Exercise objective:
Please retype the entries exactly as they stand, leaving out any pictures.

Dataset entries:
-=-=-=-=-

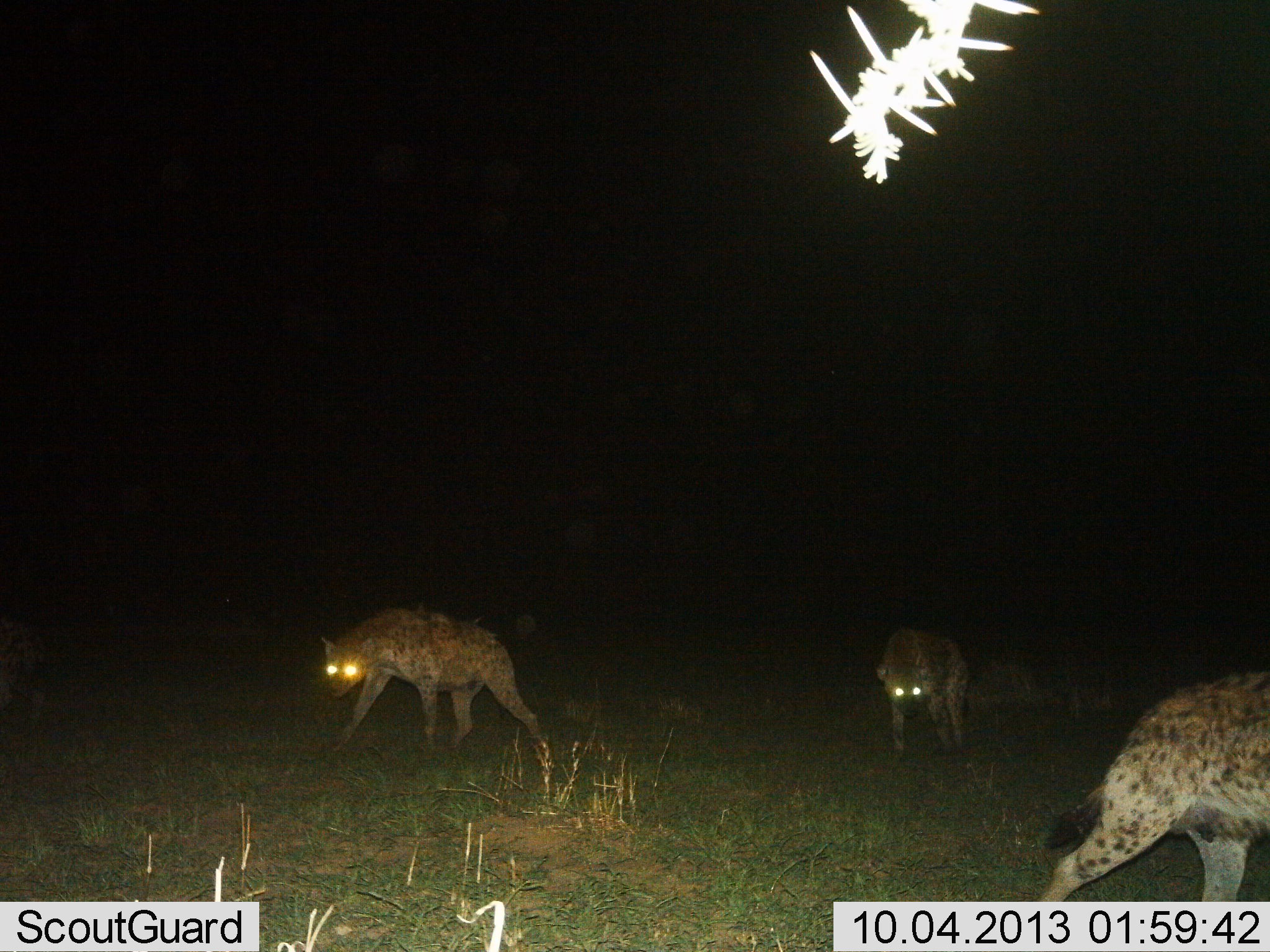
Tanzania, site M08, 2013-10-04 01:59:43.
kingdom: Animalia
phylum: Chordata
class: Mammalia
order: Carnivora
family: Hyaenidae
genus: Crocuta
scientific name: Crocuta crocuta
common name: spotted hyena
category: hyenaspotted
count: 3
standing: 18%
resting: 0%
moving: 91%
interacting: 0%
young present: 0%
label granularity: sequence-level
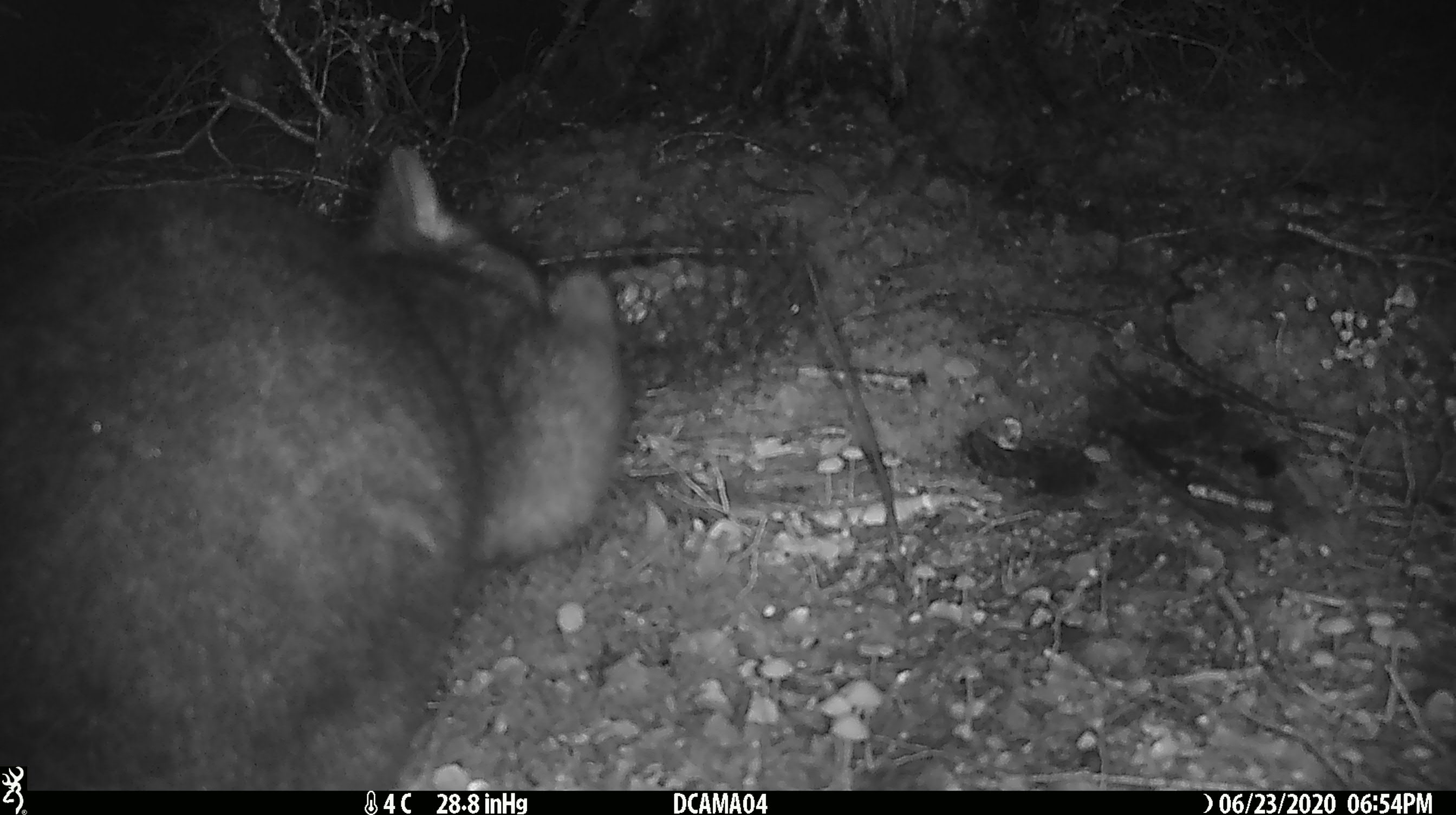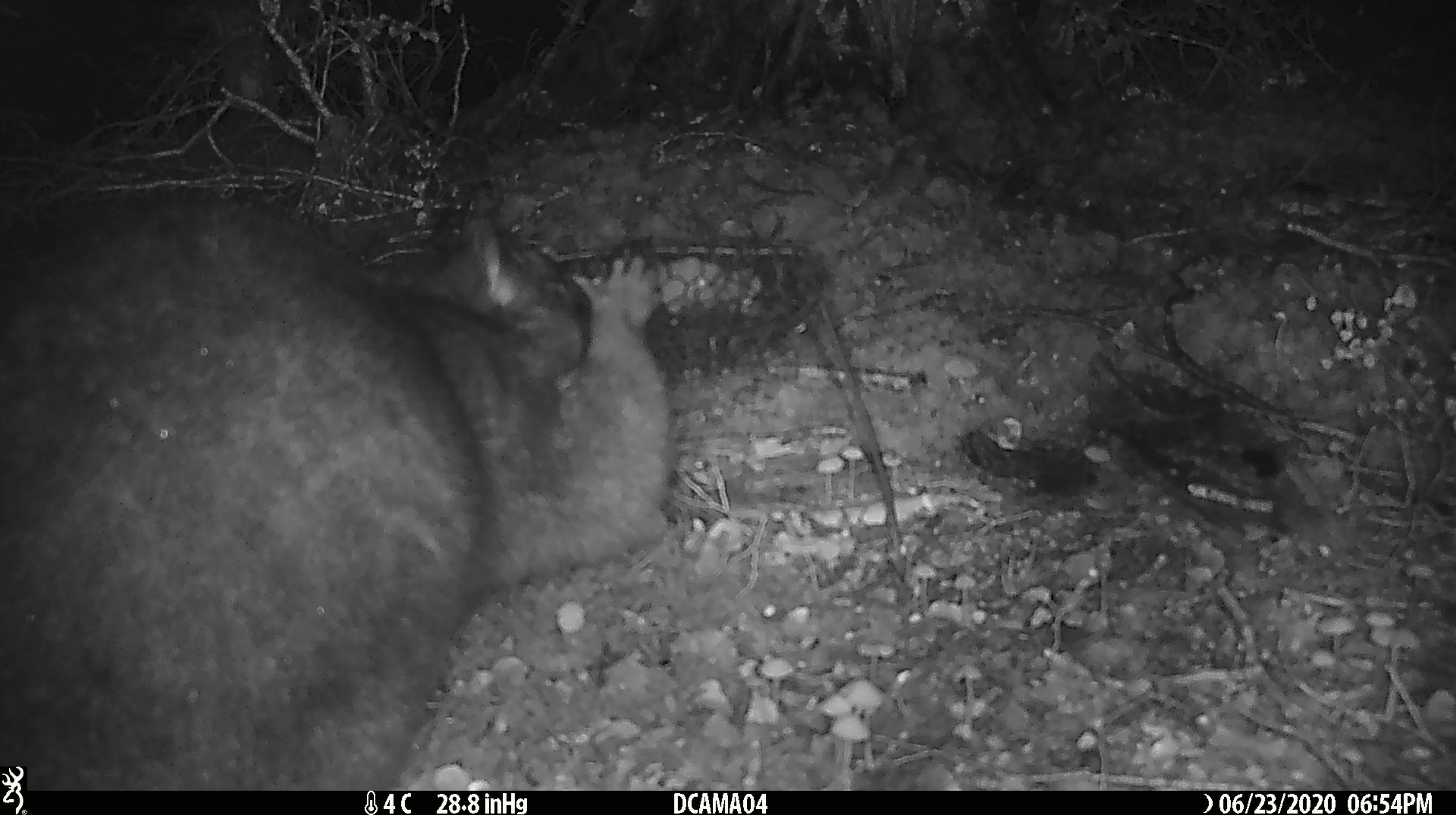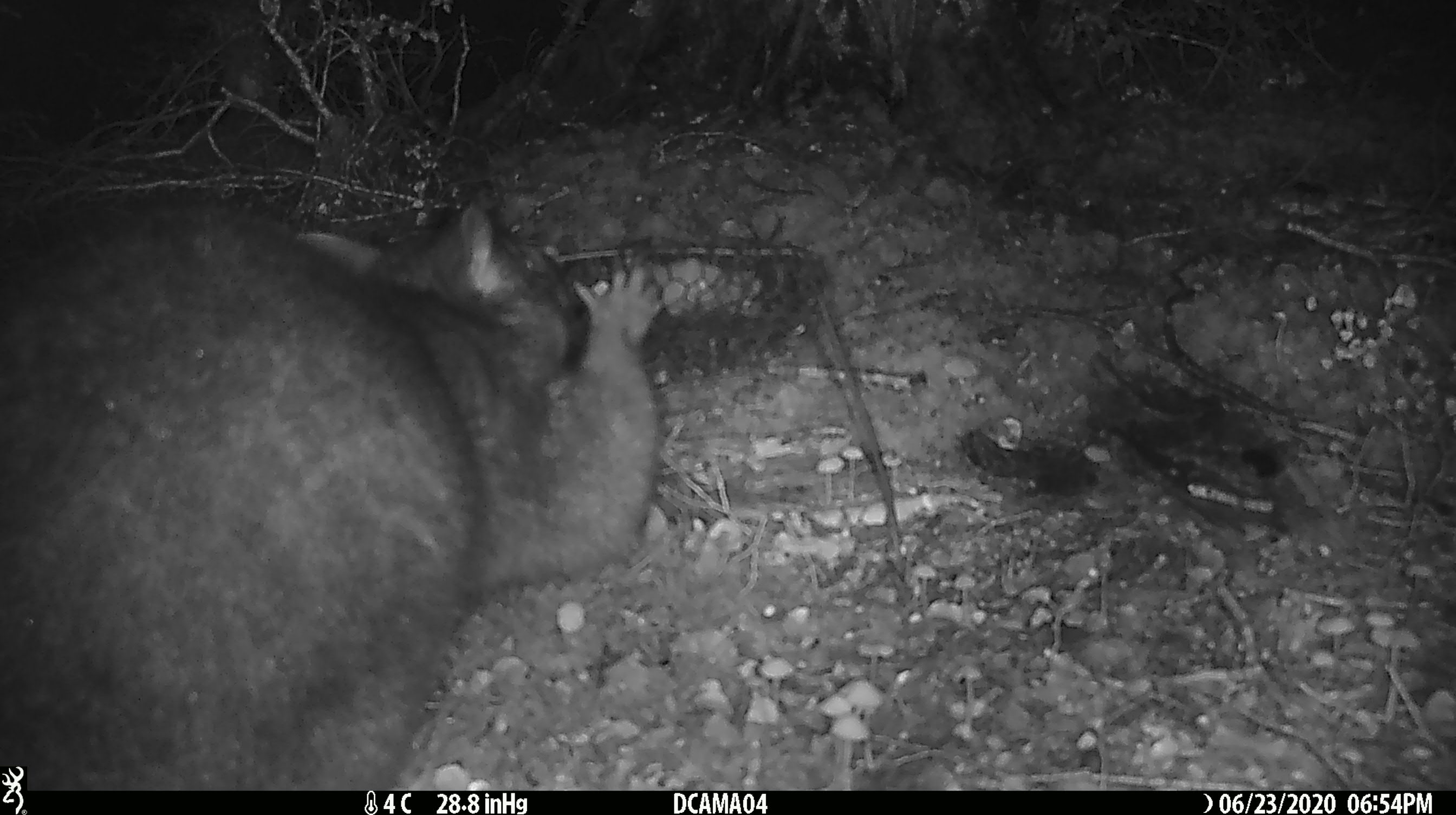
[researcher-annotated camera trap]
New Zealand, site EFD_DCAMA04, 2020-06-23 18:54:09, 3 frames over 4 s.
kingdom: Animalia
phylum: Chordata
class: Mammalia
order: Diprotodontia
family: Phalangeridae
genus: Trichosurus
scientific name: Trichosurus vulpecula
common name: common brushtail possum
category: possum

-=-=-=-=-

Expected output:
Tanzania, site M08, 2013-10-04 01:59:43.
kingdom: Animalia
phylum: Chordata
class: Mammalia
order: Carnivora
family: Hyaenidae
genus: Crocuta
scientific name: Crocuta crocuta
common name: spotted hyena
category: hyenaspotted
count: 3
standing: 18%
resting: 0%
moving: 91%
interacting: 0%
young present: 0%
label granularity: sequence-level
[researcher-annotated camera trap]
New Zealand, site EFD_DCAMA04, 2020-06-23 18:54:09, 3 frames over 4 s.
kingdom: Animalia
phylum: Chordata
class: Mammalia
order: Diprotodontia
family: Phalangeridae
genus: Trichosurus
scientific name: Trichosurus vulpecula
common name: common brushtail possum
category: possum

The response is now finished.